Interpretive Summary: Heathland ecosystems once covered extensive areas of Western Europe, but this coverage has been greatly reduced during the last two centuries as a result of change of land use. During the last two decades much work has been done to increase understanding of heathland ecology and to enable the continued preservation of the remnant heathlands. There has been growing evidence that the heath areas are threatened by increased atmospheric deposition of anthropogenic N to the ecosystem along with pressures for natural succession of vegetation towards forest. The purpose of this study was to investigate the turnover of inorganic N (i.e., gross mineralization and immobilization processes) in heathland soil which has previously been found to have little or no net mineralization activity. In the soil under intact vegetation, the ammonium pool was maintained at very low content with no net mineralization, while a substantial mineralization-immobilization turnover of ammonium was found with a large capacity for short-term net ammonium immobilization. The soils from under dead and dead/fertilized vegetation had large pools and high net mineralization rates of ammonium with a decrease of gross ammonium immobilization relative to the soil under intact vegetation. The work demonstrated that the ecosystem maybe susceptible to the disruption of the tight N cycling because of the limited capacity of the ecosystem to remove excess mineral N from the soil.

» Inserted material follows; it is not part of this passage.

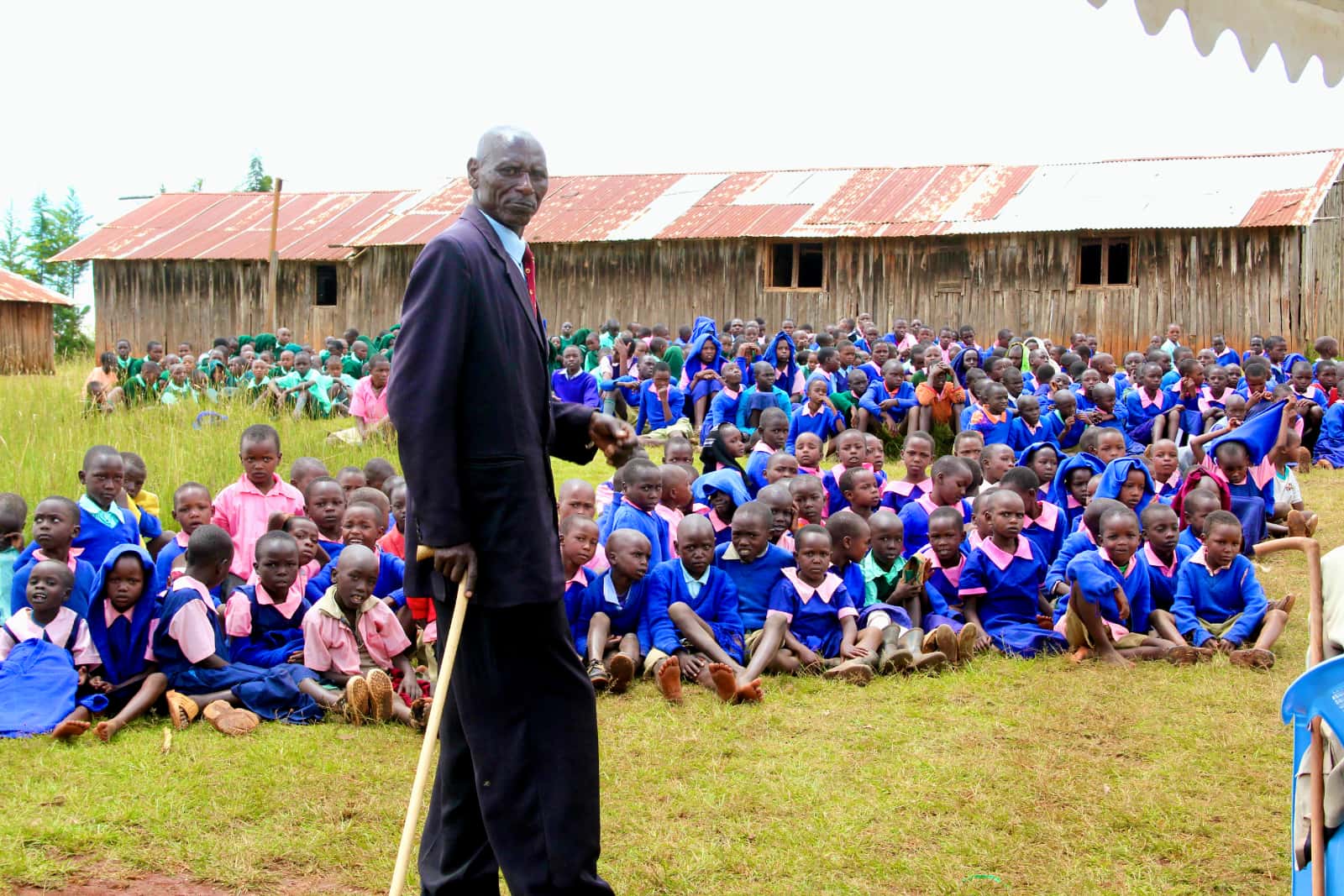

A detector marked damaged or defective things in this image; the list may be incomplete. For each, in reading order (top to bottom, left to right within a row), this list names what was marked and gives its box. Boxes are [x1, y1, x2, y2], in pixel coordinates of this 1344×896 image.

Technical Abstract: The maintenance of low availability of mineral N in heath soils is thought to be a key factor for the stability of heathland ecosystems. We investigated the turnover of ammonium and nitrate in the organic surface layer of soils from a Danish heathland by use of 15-N isotope techniques in laboratory incubations. The soils were sampled under intact or dead Calluna vegetation of which the latter had been fertilized with N with the death of vegetation caused by a naturally occurring infestation of heather beetles. In the soil under intact Calluna, the ammonium pool was maintained at very low content with no net mineralization, while a substantial mineralization-immobilization turnover of ammonium was found with a large capacity for short-term net ammonium immobilization. The soils sampled under dead and dead/fertilized Calluna had large pools and high net mineralization rates of ammonium with a decrease of gross Nimmobil lon relative to the soil under intact Calluna. The rates of N turnover showed no relationship to N fertilization rate and neither net nor gross nitrification activity could be detected in any of the soils. The results indicate that the effects of an increased atmospheric N deposition to the heathland may be delayed because of the tight cycling of ammonium and the storage capacity for N in the soil and vegetation. The ecosystem may, however, be susceptible to the disruption of the tight N cycling because of the limited capacity of the ecosystem to remove excess mineral N from the soil which may increase the risk of conversion of the heath into grassland.